Defining the data pattern and regular expression
For this scenario, let’s assume your application uses a product key that you want to keep secret. Each product key is a unique string that starts with prodKey
followed by a single digit surrounded by underscores and ends with 24 random alphanumeric characters, for example:
prodKey_1_SUP3RS3CR3TTH1NKT0D3T3CT
Whenever the secret follows a specific pattern, we can easily detect it with Invicti. First of all, we need a regular expression that matches the pattern, which in this case would be:
/(prodKey\_[0-9]{1}\_[a-zA-Z0-9]{24})/gm
Breaking this down, the regex matches:
- the string literal
prodKey
(case sensitive), - the character
_
at position 8, - a single digit from 0 to 9 (inclusive),
- the character
_
at position 10, - a string of 24 characters (a–z, A–Z, or 0–9).
Creating a passive security check in Invicti
Now that we have the regular expression, we are ready to write a custom security check script in JavaScript. Since we are only analyzing responses, a passive security check will be sufficient:
function analyze(context, response) {
// Calculate the entropy for a matched value
function entropy(str) {
const len = str.length
// Build a frequency map from the string
const frequencies = Array.from(str)
.reduce((freq, c) => (freq[c] = (freq[c] || 0) + 1) && freq, {})
return Object.keys(frequencies).map(e => frequencies[e])
.reduce((sum, f) => sum - f / len * Math.log2(f / len), 0)
}
// Regex for the secret token pattern
var secretRegex = /(prodKey\_[0-9]{1}\_[a-zA-Z0-9]{24})/gm;
isMatch = response.body.match(secretRegex);
// Report a vulnerability if the regex matches and the entropy value is above the threshold
if (isMatch && entropy(isMatch[0]) >= 3) {
// Build and return an Invicti vulnerability object using a unique GUID
var vuln = new Vulnerability("<YOUR_GUID_HERE>");
vuln.CustomFields.Add("Sensitive Data Type", String("Secret Key for your application"));
vuln.CustomFields.Add("Sensitive Data", String(isMatch[0]));
vuln.CustomFields.Add("Entropy", String(entropy(isMatch[0])));
return vuln;
}
}
When you include this custom script in your security checks and run a scan, Invicti will passively analyze responses to crawler requests and report any occurrences of strings that match your product key. Again, because this is a passive check, finding sensitive data like this does not involve sending any special requests or payloads. To learn more about creating custom security checks like this, see our support page on custom security checks via scripting.
Conclusion
As a result of this research, we have demonstrated that sensitive data exposure happens on all kinds of websites big and small, including 6.3% of the world’s most visited sites. If such data is found and used by malicious actors, they could access your internal environments, repositories, or billable services, depending on the type of secret. Apart from the risk of further data exposures and attack escalations, you might even suffer financially if paid services or resources are abused.

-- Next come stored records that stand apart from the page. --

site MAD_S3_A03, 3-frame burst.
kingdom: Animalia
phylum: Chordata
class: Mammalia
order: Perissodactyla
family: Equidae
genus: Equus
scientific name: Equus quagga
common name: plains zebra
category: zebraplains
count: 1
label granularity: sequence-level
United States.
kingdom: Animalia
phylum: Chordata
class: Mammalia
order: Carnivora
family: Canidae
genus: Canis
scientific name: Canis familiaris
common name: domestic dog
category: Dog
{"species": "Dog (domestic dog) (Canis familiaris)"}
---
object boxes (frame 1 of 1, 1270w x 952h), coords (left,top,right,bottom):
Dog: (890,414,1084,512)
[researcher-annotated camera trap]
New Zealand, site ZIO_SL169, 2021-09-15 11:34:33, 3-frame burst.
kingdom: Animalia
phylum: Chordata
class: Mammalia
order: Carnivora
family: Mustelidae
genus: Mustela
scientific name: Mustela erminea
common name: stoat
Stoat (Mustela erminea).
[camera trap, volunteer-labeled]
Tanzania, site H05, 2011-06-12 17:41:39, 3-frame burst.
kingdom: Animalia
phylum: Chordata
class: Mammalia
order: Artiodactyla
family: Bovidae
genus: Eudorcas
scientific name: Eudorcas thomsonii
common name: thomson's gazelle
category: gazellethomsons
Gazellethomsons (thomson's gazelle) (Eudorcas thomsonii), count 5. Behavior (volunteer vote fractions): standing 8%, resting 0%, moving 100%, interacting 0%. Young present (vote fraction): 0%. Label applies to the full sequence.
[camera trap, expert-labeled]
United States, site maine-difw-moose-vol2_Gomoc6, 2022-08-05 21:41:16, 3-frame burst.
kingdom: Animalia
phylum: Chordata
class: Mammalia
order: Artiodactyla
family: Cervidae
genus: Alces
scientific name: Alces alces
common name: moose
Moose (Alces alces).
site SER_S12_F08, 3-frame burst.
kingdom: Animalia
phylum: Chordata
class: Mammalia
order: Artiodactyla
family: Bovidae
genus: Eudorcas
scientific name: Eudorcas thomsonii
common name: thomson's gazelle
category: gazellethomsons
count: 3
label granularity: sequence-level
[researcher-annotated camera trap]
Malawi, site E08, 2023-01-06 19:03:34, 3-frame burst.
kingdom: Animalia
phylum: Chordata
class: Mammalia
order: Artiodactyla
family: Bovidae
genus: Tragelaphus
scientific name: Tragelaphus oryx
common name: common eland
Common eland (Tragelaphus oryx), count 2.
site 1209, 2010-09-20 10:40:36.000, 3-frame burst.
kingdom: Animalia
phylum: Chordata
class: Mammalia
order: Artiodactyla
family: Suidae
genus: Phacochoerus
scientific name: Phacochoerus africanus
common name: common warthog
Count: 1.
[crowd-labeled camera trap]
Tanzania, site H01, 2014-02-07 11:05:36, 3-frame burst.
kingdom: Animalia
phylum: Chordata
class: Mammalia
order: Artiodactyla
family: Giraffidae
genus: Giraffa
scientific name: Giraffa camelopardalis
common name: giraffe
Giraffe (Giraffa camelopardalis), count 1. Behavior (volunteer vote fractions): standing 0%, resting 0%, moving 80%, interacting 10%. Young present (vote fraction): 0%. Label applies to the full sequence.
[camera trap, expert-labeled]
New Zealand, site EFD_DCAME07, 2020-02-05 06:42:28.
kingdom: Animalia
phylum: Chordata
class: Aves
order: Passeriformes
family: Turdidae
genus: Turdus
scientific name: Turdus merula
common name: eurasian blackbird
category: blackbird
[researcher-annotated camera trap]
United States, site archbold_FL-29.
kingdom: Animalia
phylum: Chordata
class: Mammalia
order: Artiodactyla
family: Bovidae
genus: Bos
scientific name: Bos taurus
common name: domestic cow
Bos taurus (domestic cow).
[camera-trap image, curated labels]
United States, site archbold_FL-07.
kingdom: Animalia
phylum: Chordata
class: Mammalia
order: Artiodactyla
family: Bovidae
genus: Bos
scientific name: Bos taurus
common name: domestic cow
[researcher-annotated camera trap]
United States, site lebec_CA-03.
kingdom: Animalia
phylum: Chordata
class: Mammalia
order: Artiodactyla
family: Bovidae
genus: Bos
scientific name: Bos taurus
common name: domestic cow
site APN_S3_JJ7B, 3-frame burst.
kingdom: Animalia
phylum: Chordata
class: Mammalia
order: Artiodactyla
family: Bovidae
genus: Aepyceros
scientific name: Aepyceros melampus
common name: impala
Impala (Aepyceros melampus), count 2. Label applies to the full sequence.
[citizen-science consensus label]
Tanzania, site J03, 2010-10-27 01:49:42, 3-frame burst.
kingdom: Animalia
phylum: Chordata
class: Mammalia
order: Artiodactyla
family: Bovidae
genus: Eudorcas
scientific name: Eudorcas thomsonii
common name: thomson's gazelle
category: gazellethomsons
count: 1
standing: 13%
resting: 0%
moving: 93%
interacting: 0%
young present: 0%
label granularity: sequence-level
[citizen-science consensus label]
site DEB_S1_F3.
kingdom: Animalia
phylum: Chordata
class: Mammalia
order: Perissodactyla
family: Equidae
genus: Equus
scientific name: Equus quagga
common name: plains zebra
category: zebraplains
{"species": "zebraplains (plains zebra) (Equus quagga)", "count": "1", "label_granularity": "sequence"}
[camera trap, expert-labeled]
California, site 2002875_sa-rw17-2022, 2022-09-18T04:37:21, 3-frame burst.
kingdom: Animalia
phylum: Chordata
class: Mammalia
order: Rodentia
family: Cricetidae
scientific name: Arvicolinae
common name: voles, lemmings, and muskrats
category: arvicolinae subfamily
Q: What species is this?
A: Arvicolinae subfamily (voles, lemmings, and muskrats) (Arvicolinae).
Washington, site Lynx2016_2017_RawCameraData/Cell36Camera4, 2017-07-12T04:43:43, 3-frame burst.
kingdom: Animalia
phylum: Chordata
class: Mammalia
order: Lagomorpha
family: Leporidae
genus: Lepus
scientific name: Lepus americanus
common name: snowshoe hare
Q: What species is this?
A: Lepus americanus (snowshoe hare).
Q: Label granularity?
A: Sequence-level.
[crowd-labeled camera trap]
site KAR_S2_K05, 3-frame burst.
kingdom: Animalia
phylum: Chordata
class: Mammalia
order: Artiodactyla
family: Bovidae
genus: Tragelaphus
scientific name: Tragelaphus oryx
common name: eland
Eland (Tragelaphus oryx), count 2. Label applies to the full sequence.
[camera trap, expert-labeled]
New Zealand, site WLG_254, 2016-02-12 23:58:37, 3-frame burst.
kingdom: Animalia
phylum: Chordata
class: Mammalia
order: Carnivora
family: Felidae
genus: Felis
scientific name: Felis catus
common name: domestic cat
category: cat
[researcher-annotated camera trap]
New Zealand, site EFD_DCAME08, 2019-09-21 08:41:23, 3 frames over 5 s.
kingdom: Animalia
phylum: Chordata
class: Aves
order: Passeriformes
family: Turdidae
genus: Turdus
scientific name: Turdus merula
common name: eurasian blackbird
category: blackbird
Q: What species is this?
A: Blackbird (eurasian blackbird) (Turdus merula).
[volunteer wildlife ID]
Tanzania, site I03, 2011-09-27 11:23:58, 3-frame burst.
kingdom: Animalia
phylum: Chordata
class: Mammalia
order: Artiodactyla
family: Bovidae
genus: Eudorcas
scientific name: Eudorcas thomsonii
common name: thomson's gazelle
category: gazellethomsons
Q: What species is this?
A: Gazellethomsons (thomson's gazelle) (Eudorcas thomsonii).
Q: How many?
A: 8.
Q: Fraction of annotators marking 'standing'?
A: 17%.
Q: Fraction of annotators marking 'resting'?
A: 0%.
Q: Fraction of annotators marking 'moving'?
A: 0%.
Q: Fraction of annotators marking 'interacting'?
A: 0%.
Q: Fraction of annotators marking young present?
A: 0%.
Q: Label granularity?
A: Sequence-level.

In most cases, sensitive information is exposed as a result of carelessness and insufficient safeguards in the SDLC process. As a security best practice, your security testing performed before any update to a production environment (especially for public-facing websites) should include checks for sensitive data disclosure. You can easily run dedicated checks from your dynamic application security testing (DAST) solution, as shown above with the custom script for Invicti, and open-source tools such as Trufflehog are also available to sniff out any sensitive data you might be exposing.